May 14th 2021
Looking for summer recipes? Our Green Kitchen have got you covered with a feta, sundried tomato and black olive salad and Eton mess cheesecake.
Feta, sundried tomato and black olive salad
Ingredients
- One 200g packet of feta cheese
- Small jar of sundried tomatoes in olive oil
- 60g pitted black olives
- Cos lettuce
- Fresh basil
- Balsamic vinegar
Method
- Cut the feta into bite sized pieces and place into a large bowl.
- Drain off the sundried tomatoes (keep the oil) add to the cheese along with the drained black olives.
- Add some torn basil leaves to taste.
- In the jar with the olive oil add 2 tablespoons of balsamic vinegar, tightly close the lid and shake to form a dressing, add this to the cheese mixture and gently combine.

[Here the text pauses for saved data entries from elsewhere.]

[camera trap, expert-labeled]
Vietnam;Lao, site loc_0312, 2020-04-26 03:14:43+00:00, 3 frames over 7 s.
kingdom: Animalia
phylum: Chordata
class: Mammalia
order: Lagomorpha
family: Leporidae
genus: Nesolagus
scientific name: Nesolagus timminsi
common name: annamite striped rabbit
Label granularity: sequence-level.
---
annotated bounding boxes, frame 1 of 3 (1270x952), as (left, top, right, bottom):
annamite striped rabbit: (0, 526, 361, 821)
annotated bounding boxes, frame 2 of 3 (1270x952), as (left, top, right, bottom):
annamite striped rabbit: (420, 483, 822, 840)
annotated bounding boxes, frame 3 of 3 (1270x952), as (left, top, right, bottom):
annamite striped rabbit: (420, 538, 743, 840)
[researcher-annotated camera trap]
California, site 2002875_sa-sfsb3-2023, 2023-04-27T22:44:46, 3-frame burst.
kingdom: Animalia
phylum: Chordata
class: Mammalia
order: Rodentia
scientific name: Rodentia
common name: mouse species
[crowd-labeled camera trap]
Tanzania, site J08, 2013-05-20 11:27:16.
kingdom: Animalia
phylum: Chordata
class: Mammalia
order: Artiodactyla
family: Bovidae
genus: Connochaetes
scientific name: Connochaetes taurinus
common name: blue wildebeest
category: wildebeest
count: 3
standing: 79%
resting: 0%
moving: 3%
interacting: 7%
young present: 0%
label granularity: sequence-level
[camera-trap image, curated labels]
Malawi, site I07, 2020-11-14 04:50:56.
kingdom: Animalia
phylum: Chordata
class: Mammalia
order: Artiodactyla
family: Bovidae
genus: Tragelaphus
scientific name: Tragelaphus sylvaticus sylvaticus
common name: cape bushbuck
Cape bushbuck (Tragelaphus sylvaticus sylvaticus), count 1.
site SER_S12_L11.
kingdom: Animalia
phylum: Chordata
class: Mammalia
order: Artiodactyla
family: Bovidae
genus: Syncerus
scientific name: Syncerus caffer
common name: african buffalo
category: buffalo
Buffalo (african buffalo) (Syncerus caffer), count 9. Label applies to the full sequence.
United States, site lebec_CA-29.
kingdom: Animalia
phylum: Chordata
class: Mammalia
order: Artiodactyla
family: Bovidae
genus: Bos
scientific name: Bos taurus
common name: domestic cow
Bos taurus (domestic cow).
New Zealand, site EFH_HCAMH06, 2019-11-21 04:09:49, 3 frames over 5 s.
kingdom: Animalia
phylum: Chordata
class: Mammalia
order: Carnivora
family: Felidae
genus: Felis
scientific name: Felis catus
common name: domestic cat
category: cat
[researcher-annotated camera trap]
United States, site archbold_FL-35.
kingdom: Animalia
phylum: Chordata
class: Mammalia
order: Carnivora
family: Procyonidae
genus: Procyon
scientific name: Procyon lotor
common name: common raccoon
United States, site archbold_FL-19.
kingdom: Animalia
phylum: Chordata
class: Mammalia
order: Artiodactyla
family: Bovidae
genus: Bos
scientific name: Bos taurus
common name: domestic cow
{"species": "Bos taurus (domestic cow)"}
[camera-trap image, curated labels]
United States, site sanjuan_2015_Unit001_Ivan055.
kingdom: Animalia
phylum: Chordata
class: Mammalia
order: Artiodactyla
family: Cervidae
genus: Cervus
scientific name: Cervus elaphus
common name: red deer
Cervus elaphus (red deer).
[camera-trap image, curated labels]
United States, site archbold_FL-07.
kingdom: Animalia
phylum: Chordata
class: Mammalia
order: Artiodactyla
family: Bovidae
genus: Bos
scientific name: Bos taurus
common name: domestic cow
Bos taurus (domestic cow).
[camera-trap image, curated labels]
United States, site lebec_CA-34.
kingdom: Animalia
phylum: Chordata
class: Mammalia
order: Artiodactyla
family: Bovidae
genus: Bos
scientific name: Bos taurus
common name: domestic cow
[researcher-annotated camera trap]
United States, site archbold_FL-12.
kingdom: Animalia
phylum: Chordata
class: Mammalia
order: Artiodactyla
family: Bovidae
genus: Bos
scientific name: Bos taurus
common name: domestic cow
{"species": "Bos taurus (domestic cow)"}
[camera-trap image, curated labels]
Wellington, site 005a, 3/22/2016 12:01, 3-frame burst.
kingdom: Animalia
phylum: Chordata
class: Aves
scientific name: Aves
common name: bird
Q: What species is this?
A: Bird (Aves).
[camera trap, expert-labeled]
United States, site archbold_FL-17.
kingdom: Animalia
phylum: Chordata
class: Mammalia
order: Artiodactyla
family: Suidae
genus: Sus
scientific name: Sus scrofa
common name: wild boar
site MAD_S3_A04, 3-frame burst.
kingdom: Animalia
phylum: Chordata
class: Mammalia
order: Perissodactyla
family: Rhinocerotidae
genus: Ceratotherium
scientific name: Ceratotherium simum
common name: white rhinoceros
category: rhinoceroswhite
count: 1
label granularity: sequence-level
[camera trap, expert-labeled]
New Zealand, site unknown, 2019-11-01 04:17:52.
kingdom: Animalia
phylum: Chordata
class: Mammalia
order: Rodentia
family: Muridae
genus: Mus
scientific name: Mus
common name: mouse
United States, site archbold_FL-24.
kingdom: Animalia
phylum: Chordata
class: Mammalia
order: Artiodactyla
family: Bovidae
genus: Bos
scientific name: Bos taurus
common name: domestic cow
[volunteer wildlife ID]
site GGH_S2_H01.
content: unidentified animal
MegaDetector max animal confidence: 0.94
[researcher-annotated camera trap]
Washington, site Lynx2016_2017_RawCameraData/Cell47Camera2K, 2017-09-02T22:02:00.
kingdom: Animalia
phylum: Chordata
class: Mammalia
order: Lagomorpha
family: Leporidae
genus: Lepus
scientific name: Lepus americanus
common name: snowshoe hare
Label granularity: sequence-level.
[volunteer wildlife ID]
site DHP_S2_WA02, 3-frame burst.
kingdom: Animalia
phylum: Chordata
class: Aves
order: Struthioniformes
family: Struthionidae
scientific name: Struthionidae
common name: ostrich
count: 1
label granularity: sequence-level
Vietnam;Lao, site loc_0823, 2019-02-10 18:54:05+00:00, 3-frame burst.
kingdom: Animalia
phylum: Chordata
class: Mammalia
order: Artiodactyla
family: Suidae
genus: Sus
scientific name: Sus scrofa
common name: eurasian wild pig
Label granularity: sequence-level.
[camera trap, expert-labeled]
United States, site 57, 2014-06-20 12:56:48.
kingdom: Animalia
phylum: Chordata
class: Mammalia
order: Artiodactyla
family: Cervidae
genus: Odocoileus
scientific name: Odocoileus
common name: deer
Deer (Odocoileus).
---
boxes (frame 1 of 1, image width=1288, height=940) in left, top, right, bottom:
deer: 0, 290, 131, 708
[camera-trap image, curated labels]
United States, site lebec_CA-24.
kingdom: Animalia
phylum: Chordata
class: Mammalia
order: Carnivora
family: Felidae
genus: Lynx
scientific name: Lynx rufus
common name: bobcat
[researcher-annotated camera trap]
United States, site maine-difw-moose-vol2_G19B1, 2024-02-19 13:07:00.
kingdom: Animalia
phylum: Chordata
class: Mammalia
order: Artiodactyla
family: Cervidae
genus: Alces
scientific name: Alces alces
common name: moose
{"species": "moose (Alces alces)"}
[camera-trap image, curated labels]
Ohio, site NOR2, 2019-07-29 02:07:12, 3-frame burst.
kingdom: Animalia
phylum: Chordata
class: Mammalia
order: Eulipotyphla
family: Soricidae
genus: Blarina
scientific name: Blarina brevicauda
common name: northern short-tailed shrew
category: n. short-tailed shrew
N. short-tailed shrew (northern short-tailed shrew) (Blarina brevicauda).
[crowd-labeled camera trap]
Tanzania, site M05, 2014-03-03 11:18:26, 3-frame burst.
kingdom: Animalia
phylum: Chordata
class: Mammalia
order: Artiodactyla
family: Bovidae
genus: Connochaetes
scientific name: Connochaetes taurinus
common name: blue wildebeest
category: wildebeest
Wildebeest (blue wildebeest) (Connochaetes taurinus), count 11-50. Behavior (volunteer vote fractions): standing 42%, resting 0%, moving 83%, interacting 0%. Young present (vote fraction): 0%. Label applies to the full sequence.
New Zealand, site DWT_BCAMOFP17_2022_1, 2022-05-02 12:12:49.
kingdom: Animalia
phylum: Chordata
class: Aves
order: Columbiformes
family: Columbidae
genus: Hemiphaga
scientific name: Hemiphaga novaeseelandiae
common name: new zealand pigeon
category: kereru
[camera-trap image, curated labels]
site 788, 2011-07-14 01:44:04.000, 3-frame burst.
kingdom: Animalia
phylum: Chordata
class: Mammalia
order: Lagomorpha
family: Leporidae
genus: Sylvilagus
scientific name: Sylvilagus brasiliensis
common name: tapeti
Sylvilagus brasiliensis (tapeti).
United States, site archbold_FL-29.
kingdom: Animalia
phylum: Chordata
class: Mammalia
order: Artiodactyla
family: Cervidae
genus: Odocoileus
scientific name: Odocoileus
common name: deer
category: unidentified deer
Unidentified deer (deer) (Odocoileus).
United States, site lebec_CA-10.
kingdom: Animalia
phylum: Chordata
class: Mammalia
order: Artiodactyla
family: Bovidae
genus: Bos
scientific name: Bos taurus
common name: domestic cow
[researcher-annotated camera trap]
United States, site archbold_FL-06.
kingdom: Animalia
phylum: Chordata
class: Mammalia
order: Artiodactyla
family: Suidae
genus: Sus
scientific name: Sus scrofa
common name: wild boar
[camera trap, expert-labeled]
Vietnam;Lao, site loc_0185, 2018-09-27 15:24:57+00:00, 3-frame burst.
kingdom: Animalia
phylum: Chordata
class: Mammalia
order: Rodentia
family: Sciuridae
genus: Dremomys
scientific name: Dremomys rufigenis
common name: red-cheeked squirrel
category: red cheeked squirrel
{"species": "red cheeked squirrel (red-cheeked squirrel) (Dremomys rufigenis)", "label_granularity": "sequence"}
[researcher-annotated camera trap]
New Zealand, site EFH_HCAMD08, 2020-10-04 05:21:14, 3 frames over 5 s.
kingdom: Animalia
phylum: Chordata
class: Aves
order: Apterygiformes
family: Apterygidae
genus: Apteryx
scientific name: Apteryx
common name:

- Add the salad onto torn cos lettuce leaves and serve.
Eton Mess Cheesecake
Ingredients
For the cheesecake
- 250g digestive biscuits, crushed
- 100g unsalted butter, melted, plus extra for greasing
- 300ml double cream
- 100g icing sugar
- 1 tbsp vanilla bean paste
- 600g/full-fat cream cheese
- 18g freeze-dried strawberry pieces
For the sauce
- 200g strawberries,
- 15g icing sugar
- tsp lemon juice
For the mini meringues
- 50g egg whites
- 100g caster sugar
- Red food colouring
- To decorate
- Strawberries
- 100g white chocolate, broken into pieces
- 10 strawberry slices
Method
- Grease a loose-bottomed 23cm/9in round cake tin and line with baking paper.
- For the base, put the crushed biscuits into a bowl with the melted butter and mix together. The mixture should resemble wet sand. Pour into the cake tin and pack tightly using the back of a spoon, then cover and place in the fridge for 15 minutes.
- Pour the cream into a large bowl, add the icing sugar and vanilla and whisk into soft peaks. Put the cream cheese into another bowl and stir to slacken.
- Add the cream mixture and the freeze-dried strawberry pieces to the cream cheese and fold together gently. Spoon on to the chilled base and level off. Put the cheesecake back into the fridge.
- For the strawberry sauce, put the strawberries, icing sugar and lemon juice into a food processor and pulse to a purée. Transfer to a bowl and put in the fridge.
- To make the mini meringues, preheat the oven to 120C/100C Fan/Gas ½. Line a baking tray with baking paper. Fit a piping bag with a 1½cm/½in star-tip nozzle and turn inside out. Stand it in a tall glass or jug until you need it.
- Put the egg whites into a large clean, glass bowl and whisk with an electric whisk or stand mixer. After 2 minutes the mixture should be frothy and increased in volume. Start adding the sugar a little at a time. Once all the sugar is added, keep whisking until you have stiff peaks.
- Using a brush and red food colouring, paint the inside of the piping bag with red stripes, starting with the tip and painting only as far as you will fill the bag. Fill the bag with the meringue mixture and pipe little kisses on to the tray.
- Bake the meringues for 1 hour. Turn off the oven and leave the door open, and leave the meringues in the oven for another hour. Remove them from the oven and take them off the paper.
- For the white chocolate-dipped strawberries, gently melt the chocolate in a bowl over a pan of simmering water (do not let the bowl touch the water.) Using the same tray, you made the meringues on, flip the paper over. Hold the strawberries by the stalk and dip them into the white chocolate to come three-quarters of the way up. Place on the tray to set – you can put them into the fridge to speed up the setting.
- Take the cheesecake out of the fridge, remove from the tin and place on a serving board. Just before serving, pour over enough sauce to just cover the top – you may not need it all. Top with the dipped strawberries, meringues and lustred dehydrated strawberry slices.